There are other aspects of light and color, and to understand them we must return to Sir Isaac's spectrum. Not all of the colors of the spectrum have "equal status".

There is a basic difference between the color behavior of light and the color behavior of the "red" apple. It is basically a difference between something that adds or subtracts. Color that results from adding light energy is called additive color. Color that results when an object subtracts light energy is called subtractive color.

A light source, such as the sun or a light bulb, is additive energy. Two separate light sources contribute more energy than one light source. Yellow is perceived when a green light source adds its energy to the energy of a red light source. The result is obtained by the addition of energy of differing light wavelengths.

 

It can be demonstrated that three colors, red, green and blue, when suitably combined, will reproduce white or colorless light. (Figure 5) Also by combining red, green, blue in different proportions any of the other colors of the spectrum can be produced.
Thus, red, green and blue are called the primary colors of the visible spectrum. A combination of any two primaries produces an intermediate color which we call a secondary color. Red and blue produce magenta, green and blue produce cyan, and, believe it or not, green and red produce yellow. (Figure 7)The red apple in Figure 3 subtracts energy. It has no light energy of its own, but modifies light contributed to it from a radiating source, such as the sun or a light bulb.

- **DATASET ROWS**:
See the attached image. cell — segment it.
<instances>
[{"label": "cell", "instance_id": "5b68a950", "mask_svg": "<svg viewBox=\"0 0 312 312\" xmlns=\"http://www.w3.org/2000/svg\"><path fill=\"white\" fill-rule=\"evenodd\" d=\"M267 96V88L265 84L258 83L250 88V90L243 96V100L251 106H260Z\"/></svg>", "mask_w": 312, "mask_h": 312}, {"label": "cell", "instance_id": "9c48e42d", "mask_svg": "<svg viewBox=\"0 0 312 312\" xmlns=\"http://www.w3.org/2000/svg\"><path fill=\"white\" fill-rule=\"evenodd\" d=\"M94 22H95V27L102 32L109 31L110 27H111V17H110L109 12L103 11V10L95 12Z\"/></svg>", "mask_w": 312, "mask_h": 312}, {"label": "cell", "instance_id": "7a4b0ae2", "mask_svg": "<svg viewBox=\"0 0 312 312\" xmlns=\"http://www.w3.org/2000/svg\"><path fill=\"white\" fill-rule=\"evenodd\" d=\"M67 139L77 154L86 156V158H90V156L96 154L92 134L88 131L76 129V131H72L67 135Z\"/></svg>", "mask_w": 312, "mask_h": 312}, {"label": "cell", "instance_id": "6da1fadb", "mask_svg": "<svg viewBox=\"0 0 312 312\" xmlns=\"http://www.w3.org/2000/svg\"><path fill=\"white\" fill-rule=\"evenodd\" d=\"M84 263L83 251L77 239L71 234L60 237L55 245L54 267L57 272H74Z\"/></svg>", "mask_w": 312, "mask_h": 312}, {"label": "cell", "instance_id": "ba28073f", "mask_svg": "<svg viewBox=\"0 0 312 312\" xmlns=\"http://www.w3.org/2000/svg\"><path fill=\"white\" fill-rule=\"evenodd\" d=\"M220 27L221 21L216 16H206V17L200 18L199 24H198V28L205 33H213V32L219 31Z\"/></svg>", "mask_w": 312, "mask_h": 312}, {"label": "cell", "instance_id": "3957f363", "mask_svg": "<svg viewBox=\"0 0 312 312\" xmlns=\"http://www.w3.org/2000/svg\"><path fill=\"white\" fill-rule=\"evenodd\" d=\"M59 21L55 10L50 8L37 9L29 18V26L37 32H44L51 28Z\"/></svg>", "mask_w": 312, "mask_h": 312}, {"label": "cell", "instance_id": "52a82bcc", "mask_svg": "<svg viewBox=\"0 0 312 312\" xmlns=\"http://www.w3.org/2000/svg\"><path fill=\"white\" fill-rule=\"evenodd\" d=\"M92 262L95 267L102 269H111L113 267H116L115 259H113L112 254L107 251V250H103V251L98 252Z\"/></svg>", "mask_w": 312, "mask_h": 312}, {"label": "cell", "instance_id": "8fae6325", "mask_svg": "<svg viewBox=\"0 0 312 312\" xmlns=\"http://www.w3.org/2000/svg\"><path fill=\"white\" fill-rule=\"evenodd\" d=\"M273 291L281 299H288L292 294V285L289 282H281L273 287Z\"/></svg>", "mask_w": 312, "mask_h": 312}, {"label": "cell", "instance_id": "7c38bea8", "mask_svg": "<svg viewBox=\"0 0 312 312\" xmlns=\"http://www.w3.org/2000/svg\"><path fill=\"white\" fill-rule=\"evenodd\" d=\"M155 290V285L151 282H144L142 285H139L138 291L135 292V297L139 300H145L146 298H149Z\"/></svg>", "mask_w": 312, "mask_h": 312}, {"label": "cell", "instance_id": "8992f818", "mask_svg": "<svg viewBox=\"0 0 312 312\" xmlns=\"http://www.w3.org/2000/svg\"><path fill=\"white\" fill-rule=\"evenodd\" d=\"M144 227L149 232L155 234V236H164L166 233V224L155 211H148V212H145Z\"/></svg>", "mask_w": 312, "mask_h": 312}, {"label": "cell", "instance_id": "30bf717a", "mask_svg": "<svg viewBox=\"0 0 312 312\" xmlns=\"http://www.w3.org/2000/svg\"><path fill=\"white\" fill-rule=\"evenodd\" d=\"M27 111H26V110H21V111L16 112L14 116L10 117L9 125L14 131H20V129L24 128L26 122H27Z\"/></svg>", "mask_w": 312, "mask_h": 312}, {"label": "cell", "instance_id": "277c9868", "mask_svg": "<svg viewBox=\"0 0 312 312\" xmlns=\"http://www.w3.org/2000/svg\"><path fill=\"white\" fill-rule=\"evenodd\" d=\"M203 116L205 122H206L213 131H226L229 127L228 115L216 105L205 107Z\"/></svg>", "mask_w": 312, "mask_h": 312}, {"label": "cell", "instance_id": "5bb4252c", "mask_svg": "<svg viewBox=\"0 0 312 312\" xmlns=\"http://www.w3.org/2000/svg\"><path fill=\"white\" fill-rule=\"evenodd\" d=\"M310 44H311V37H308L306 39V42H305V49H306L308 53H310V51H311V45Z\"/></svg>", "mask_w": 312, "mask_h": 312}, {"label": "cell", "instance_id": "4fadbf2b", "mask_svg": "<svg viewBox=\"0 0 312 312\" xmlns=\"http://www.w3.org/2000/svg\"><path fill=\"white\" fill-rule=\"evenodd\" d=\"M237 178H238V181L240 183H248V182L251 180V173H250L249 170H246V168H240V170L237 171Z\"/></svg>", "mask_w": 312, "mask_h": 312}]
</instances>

* * *

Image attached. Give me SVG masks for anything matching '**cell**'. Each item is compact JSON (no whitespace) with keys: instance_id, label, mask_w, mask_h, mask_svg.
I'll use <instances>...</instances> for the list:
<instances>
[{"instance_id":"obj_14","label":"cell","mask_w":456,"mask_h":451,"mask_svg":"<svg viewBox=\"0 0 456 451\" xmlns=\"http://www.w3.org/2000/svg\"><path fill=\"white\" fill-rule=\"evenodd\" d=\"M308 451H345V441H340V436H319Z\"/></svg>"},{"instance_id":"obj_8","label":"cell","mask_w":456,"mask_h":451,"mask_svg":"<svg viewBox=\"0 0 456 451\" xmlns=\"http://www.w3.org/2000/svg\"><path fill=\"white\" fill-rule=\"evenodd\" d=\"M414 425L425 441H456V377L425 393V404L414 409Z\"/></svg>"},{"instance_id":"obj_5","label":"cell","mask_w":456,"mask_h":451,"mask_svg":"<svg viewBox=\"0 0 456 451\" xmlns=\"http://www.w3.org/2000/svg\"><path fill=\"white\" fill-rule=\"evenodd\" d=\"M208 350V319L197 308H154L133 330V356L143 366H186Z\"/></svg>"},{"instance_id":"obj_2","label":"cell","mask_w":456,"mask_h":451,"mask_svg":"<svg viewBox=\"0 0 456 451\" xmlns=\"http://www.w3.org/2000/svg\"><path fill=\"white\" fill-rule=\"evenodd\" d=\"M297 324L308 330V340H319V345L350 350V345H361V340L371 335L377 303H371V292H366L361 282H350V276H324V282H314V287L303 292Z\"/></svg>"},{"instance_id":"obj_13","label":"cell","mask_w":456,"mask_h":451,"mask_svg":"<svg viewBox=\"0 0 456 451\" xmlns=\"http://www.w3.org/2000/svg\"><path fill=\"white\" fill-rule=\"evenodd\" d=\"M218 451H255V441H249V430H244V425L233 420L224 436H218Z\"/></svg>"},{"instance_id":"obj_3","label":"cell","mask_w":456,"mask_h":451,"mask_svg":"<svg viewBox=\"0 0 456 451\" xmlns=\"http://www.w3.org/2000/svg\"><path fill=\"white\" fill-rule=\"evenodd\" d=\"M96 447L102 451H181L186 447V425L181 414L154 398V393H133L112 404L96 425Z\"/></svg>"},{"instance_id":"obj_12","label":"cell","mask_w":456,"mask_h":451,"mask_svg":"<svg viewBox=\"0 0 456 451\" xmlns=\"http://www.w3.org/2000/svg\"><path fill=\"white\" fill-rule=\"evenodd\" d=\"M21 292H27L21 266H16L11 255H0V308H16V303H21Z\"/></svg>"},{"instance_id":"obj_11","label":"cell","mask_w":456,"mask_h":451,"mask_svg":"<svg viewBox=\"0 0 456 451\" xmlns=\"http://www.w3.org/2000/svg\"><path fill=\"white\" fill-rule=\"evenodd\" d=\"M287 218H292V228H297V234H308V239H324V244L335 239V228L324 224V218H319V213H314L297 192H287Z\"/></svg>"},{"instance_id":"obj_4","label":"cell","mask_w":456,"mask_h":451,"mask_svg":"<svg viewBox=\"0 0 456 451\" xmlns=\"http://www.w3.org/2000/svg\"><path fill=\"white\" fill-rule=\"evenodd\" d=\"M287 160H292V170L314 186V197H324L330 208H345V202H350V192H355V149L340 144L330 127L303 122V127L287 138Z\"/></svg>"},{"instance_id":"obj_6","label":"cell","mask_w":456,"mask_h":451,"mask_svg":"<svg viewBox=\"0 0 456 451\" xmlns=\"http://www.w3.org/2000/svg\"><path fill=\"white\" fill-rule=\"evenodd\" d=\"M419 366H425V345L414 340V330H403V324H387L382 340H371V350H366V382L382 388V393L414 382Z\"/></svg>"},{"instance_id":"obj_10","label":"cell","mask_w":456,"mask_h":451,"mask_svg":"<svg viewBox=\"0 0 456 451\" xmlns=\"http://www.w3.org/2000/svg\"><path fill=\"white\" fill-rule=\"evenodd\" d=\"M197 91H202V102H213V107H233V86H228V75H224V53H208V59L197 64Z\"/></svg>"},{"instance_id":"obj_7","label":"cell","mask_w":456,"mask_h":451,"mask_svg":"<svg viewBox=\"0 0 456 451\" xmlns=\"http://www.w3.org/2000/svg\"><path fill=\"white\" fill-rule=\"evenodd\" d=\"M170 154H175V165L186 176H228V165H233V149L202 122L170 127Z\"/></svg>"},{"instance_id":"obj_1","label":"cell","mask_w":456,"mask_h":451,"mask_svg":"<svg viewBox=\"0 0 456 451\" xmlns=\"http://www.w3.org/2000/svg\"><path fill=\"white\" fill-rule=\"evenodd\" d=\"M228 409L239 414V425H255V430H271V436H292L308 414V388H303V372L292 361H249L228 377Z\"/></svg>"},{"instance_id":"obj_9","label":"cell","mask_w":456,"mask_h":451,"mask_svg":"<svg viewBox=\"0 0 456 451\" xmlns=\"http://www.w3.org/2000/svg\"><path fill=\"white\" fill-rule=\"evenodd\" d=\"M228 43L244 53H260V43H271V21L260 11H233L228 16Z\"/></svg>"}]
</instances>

- **WRITTEN EXERCISE 1**:
Answer these from the text on light and color:
(a) What is color that results from adding light energy called?
(b) Which light source adds its energy to a red light source to produce yellow?
(c) What color do red and blue produce when combined?
- **WRITTEN EXERCISE 2**:
Write out the part of the text on light and color starting with "Thus, red, green" and going on through "a light bulb.".
- **WRITTEN EXERCISE 3**:
Carry the text on light and color further from where it stops.

- **RESULT 1**:
(a) Additive color.
(b) A green light source.
(c) Magenta.

- **RESULT 2**:
Thus, red, green and blue are called the primary colors of the visible spectrum. A combination of any two primaries produces an intermediate color which we call a secondary color. Red and blue produce magenta, green and blue produce cyan, and, believe it or not, green and red produce yellow. (Figure 7)The red apple in Figure 3 subtracts energy. It has no light energy of its own, but modifies light contributed to it from a radiating source, such as the sun or a light bulb.

- **RESULT 3**:
Inks, pigments, apples, and almost anything else you can think of are perceived as a certain color because we "see" the wavelengths they reflect or transmit. We do not "see" the wavelengths that are absorbed.

It is particularly important for us to also understand the subtractive method of obtaining color, for in the graphic arts we are concerned with such light absorbing materials as pigments, films and paper surfaces. All materials that are not sources of light energy operate by the subtractive method.

As there are three additive primary colors of light (red, green and blue), which add their energies to produce all the other colors of the visible spectrum, so three subtractive colors may be selected which, in proper combination, duplicate the colors of the visible spectrum. (Figures 1, 2 and Figure 7)

These subtractive secondary colors are commonly known as cyan, magenta and yellow. Cyan contains blue and green; magenta contains red and blue. Each process printing ink, cyan, magenta and yellow, ideally transmits two-thirds of the spectrum and absorbs one-third of the spectrum, that is cyan (blue/green) absorbs red; magenta (red/blue) absorbs green; and yellow (red/green) absorbs blue. (See Figure 7)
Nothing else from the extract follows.